От имени Благодетеля объявляется всем нумерам Единого Государства:

Всякий, кто чувствует себя в силах, обязан составлять трактаты, поэмы, манифесты, оды или иные сочинения о красоте и величии Единого Государства.

Это будет первый груз, который понесет ИНТЕГРАЛ.

Да здравствует Единое Государство, да здравствуют нумера, да здравствует Благодетель!»

Я пишу это и чувствую: у меня горят щеки. Да: проинтегрировать грандиозное вселенское уравнение. Да: разогнать дикую кривую, выпрямить ее по касательной – асимптоте – по прямой. Потому что линия Единого Государства – это прямая. Великая, божественная, точная, мудрая прямая – мудрейшая из линий…

Я, Д-503, строитель «Интеграла», – я только один из математиков Единого Государства. Мое привычное к цифрам перо не в силах создать музыки ассонансов и рифм.
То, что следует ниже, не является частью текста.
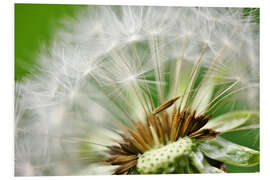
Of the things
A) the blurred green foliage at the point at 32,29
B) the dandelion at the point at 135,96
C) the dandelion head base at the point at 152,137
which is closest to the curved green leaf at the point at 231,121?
the dandelion at the point at 135,96

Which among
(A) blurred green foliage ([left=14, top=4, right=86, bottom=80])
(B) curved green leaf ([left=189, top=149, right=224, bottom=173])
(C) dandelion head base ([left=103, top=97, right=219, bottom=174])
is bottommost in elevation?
(B) curved green leaf ([left=189, top=149, right=224, bottom=173])

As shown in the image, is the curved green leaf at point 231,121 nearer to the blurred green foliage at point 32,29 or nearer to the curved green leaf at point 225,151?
the curved green leaf at point 225,151

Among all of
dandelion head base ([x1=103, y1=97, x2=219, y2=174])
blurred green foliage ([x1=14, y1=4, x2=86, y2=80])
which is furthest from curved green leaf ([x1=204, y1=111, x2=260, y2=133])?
blurred green foliage ([x1=14, y1=4, x2=86, y2=80])

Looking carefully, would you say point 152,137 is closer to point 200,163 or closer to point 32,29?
point 200,163

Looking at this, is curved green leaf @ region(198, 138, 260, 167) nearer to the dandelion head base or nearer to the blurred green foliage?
the dandelion head base

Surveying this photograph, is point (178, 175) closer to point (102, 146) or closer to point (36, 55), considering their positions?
point (102, 146)

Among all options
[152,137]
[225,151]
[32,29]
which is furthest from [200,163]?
[32,29]
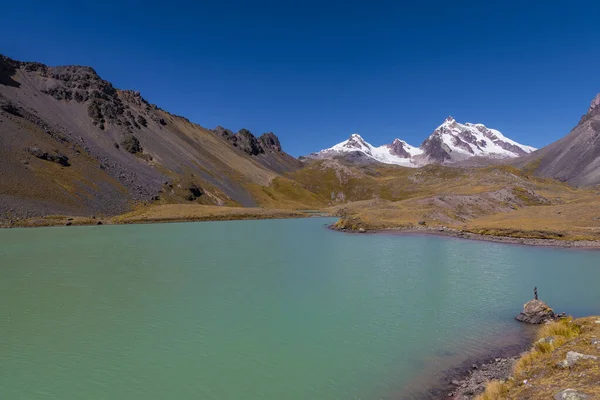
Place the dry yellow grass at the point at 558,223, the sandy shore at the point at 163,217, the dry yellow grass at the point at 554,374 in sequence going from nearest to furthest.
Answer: the dry yellow grass at the point at 554,374
the dry yellow grass at the point at 558,223
the sandy shore at the point at 163,217

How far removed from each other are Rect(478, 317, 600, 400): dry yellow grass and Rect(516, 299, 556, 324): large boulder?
368 inches

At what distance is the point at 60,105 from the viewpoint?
7520 inches

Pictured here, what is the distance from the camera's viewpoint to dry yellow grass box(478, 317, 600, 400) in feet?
38.4

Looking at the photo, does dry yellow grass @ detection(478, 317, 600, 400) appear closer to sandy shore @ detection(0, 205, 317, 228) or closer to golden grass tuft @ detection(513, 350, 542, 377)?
golden grass tuft @ detection(513, 350, 542, 377)

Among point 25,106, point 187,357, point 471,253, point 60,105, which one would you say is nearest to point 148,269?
point 187,357

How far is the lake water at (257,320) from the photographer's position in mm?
18484

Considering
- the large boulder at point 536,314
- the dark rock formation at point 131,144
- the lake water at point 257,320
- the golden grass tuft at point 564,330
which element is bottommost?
the lake water at point 257,320

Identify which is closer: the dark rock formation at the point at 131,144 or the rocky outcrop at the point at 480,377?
the rocky outcrop at the point at 480,377

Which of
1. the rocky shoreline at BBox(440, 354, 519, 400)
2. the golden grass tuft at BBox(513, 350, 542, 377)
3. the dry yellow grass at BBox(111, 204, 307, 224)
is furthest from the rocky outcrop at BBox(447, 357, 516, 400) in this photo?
the dry yellow grass at BBox(111, 204, 307, 224)

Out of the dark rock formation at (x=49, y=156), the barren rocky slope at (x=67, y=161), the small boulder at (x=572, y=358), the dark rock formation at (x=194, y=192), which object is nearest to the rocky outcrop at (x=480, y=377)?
the small boulder at (x=572, y=358)

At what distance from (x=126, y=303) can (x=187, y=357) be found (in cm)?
1368

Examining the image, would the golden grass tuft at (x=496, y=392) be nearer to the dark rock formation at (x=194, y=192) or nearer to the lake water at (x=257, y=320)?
the lake water at (x=257, y=320)

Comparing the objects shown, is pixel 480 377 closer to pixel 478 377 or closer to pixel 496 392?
pixel 478 377

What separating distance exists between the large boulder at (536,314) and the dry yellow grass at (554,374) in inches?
368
Я лишь попытаюсь записать то, что вижу, что думаю – точнее, что мы думаем (именно так: мы, и пусть это «МЫ» будет заглавием моих записей). Но ведь это будет производная от нашей жизни, от математически совершенной жизни Единого Государства, а если так, то разве это не будет само по себе, помимо моей воли, поэмой? Будет – верю и знаю.

Я пишу это и чувствую: у меня горят щеки. Вероятно, это похоже на то, что испытывает женщина, когда впервые услышит в себе пульс нового, еще крошечного, слепого человечка. Это я и одновременно не я. И долгие месяцы надо будет питать его своим соком, своей кровью, а потом – с болью оторвать его от себя и положить к ногам Единого Государства.
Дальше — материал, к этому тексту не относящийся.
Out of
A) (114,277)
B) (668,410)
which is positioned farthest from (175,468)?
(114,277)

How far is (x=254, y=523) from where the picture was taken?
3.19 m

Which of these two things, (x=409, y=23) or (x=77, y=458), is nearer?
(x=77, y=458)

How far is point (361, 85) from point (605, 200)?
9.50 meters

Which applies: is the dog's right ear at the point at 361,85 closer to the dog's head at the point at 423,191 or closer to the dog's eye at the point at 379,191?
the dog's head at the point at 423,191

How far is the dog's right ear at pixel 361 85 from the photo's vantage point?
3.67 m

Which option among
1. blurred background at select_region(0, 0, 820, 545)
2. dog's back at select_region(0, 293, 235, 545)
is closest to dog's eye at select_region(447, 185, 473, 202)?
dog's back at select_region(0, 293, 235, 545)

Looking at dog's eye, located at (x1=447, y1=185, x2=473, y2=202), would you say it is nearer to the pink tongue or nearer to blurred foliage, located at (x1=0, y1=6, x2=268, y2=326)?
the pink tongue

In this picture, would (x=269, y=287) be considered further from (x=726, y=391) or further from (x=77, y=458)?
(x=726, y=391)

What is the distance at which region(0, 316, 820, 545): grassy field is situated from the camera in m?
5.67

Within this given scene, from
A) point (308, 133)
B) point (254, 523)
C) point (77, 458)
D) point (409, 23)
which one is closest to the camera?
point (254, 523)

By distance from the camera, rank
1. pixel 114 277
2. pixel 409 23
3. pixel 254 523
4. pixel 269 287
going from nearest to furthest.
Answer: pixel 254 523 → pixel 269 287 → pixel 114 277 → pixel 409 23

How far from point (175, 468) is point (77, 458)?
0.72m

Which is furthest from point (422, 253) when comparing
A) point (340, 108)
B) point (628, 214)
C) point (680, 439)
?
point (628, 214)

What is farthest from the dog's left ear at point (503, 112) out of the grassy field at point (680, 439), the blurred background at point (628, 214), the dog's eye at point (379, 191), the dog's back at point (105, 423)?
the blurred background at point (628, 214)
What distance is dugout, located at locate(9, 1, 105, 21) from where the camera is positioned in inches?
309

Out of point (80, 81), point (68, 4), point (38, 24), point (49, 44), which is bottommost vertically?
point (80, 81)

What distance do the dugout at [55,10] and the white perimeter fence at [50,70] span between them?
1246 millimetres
Но я готов, так же как каждый, или почти каждый, из нас. Я готов.

Запись 2-я. Конспект: Балет. Квадратная гармония. Икс

Весна. Из-за Зеленой Стены, с диких невидимых равнин, ветер несет желтую медовую пыль каких-то цветов. От этой сладкой пыли сохнут губы – ежеминутно проводишь по ним языком – и, должно быть, сладкие губы у всех встречных женщин (и мужчин тоже, конечно). Это несколько мешает логически мыслить.

Но зато небо! Синее, не испорченное ни единым облаком (до чего были дики вкусы у древних, если их поэтов могли вдохновлять эти нелепые, безалаберные, глупотолкущиеся кучи пара). Я люблю – уверен, не ошибусь, если скажу: мы любим только такое вот, стерильное, безукоризненное небо. В такие дни весь мир отлит из того же самого незыблемого, вечного стекла, как и Зеленая Стена, как и все наши постройки. В такие дни видишь самую синюю глубь вещей, какие-то неведомые дотоле, изумительные их уравнения – видишь в чем-нибудь таком самом привычном, ежедневном.

Ну, вот хоть бы это. Нынче утром был я на эллинге, где строится «Интеграл», и вдруг увидел станки: с закрытыми глазами, самозабвенно, кружились шары регуляторов; мотыли, сверкая, сгибались вправо и влево; гордо покачивал плечами балансир; в такт неслышной музыке приседало долото долбежного станка. Я вдруг увидел всю красоту этого грандиозного машинного балета, залитого легким голубым солнцем.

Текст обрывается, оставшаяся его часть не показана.